▶ _Supplied text_
◇ ◇ ◇ ◇ ◇ ◇ ◇

This Turbo LS-Swapped Winnebago Is the Most Hopped-Up RV Since Breaking Bad

Go RVing—with a turbo LS V-8.

YouTube | Fuel Injection Sucks

America's long tradition of hitting the open highway in a big, lumbering RV has always run into one big roadblock: those things are slow. That's probably for the best considering we're talking about a one-bedroom apartment on wheels with minimal crash protection. But more grunt is always a good thing, and this turbo LS-swapped 1978 Winnebago hits that patriotic power chord like few projects before it.

Justin Kramer of the Fuel Injection Sucks YouTube channel recently took his boosted Winnie out for a 400-mile inaugural shakedown run after a summer of work saw the old RV undergo a heart transplant. Originally built on a Dodge M400 truck chassis and powered by an anemic 7.2-liter 440 Chrysler engine, the 1978 Winnebago Chieftain now runs a 6.0-liter turbocharged LS V-8 as it gets ready to prowl the country's campsites.

◇ ◇ ◇ ◇ ◇ ◇ ◇

▶ _Given data_
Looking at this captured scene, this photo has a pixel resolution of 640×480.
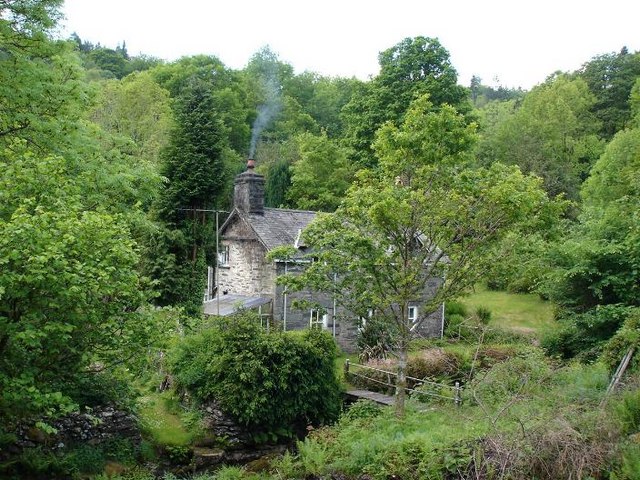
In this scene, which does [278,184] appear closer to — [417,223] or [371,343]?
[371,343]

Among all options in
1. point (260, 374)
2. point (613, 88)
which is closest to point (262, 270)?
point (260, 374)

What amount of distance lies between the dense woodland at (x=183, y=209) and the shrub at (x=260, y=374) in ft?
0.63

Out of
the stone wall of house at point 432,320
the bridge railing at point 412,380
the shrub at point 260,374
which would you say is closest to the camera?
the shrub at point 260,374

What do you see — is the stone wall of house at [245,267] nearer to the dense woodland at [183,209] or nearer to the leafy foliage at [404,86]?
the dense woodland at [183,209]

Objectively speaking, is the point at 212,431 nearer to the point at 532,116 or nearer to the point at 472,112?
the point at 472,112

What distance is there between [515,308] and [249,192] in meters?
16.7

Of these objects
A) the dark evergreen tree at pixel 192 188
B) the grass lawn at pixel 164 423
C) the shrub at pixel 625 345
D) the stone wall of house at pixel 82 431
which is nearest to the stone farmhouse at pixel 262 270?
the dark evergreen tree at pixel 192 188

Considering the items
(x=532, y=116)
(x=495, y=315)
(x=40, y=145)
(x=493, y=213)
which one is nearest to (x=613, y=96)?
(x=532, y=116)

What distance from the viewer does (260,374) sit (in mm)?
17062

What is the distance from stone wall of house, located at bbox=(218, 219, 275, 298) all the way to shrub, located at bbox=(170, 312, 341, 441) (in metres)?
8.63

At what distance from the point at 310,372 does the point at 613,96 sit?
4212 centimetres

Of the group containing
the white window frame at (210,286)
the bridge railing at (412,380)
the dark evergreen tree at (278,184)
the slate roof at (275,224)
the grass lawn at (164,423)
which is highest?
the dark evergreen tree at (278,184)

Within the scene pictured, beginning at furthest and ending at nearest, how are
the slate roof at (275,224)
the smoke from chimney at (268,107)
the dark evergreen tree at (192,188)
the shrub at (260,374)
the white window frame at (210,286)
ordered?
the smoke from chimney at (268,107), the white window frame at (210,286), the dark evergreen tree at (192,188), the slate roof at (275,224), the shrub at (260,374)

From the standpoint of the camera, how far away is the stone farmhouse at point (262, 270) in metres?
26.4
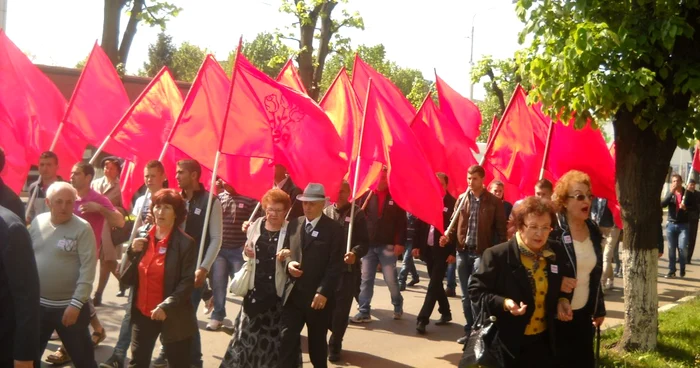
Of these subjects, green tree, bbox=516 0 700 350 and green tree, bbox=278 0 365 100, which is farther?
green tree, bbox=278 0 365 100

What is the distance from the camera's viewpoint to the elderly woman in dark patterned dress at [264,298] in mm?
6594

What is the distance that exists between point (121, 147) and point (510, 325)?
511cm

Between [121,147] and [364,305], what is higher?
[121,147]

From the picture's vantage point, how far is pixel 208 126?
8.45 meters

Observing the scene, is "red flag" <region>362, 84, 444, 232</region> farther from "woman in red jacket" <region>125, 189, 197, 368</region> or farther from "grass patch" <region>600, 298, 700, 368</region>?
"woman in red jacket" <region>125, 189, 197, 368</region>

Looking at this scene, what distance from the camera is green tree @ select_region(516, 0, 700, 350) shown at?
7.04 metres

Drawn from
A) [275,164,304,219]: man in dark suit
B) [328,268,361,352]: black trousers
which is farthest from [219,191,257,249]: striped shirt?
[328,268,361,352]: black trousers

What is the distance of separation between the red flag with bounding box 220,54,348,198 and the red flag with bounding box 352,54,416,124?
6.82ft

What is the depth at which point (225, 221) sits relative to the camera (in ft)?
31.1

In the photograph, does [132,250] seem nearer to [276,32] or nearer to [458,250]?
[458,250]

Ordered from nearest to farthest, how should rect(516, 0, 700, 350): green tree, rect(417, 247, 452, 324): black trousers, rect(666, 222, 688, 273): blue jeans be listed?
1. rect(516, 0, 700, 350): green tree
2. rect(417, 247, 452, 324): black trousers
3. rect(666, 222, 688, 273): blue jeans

◇ ◇ ◇ ◇ ◇ ◇ ◇

▶ _Work order 1_
Return the passage of the Winnebago article running from "Go RVing—with a" to "projects before it.", unchanged.
▶ _Work order 2_
According to the Winnebago article, why is the slowness of RVs probably for the best?

▶ _Response area 1_
Go RVing—with a turbo LS V-8.

YouTube | Fuel Injection Sucks

America's long tradition of hitting the open highway in a big, lumbering RV has always run into one big roadblock: those things are slow. That's probably for the best considering we're talking about a one-bedroom apartment on wheels with minimal crash protection. But more grunt is always a good thing, and this turbo LS-swapped 1978 Winnebago hits that patriotic power chord like few projects before it.

▶ _Response area 2_
An RV is essentially a one-bedroom apartment on wheels with minimal crash protection, so low speed is probably safer.